We examined the relationships between dysregulated chemokines and PTSD severity and found four chemokines (CCL13, CCL23, CCL25, and CXCL11) were correlated with PCL scores (Fig. 3), indicating that they were associated with PTSD severity. To our knowledge, this is the first study to demonstrate that PTSD severity is associated, specifically, with four dysregulated chemokines. Here, we briefly discuss the information about those four chemokines in general. Alteration of CCL13 expression is particularly interesting because its gene is located on human chromosome 17 within a large cluster of other CC chemokines37. It binds to a cell surface G protein, which links chemokine receptors, such as CCR2, CCR3, and CCR538 in monocytes, eosinophils, T lymphocytes, and basophils. It is involved in the regulation of allergic reactions such as asthma39. In the CNS, it drives chemotaxis of pro-inflammatory cells to the inflamed or injured sites. CCL13 can be induced by the inflammatory cytokines interleukin-1 and TNF-α.
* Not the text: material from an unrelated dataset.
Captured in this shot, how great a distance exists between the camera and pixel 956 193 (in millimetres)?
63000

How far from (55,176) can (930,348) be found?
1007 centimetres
The second PTSD severity-associated chemokine, CCL23, is a member of the CC subfamily, displays chemotactic activity on resting T lymphocytes and monocytes, and demonstrates no activity on activated T lymphocytes. It is slightly chemotactic for neutrophils and is a potent agonist of the chemokine (C–C motif) receptor 1. CCL23 predominantly expresses in the lung, liver tissues, bone marrow, and placenta40. Its receptor is CCR1 on peripheral blood lymphocytes and monocytes41.

The third chemokine associated with PTSD severity CCL25 belongs to the CC chemokine family. CCL25 is highly expressed in peripheral blood leukocytes, the pancreas and liver, with moderate levels in the thymus, spleen, and lung, and low expression levels in the small intestine, placenta, and prostate42. CCL25 binds to the chemokine receptor CCR943,44 and plays a role in the development of T cells45. It is also chemotactic for thymocytes, macrophages, and dendritic cells. Finally, CXCL11, severity-associated chemokine, expresses in peripheral blood leukocytes. Although CXCL11 can be upregulated by IFN-γ42 and IFN-β42, and weakly induced by IFN-α46. We found there was no significant deference of IFN levels between PTSD group and non-PTSD controls.

Although this research has been done in well-controlled military population, we are still aware of its limitations and shortcomings. First, power analysis of sample size was >0.90. However, the sample size in this study appears to be small. Second, since it is not clinical trial, there is no intervention involved. It is apparent that the effects of intervention on inflammatory biomarkers needs to be studied using a large sample size and in an intervention situation.

In conclusion, dysregulated chemokines may represent strong candidate biomarkers, which can predicate PTSD onset, risk, and resilience, as well as stress responses. Searching for PTSD-associated chemokines may benefit developing approaches not only for PTSD diagnosis but also for PTSD treatment.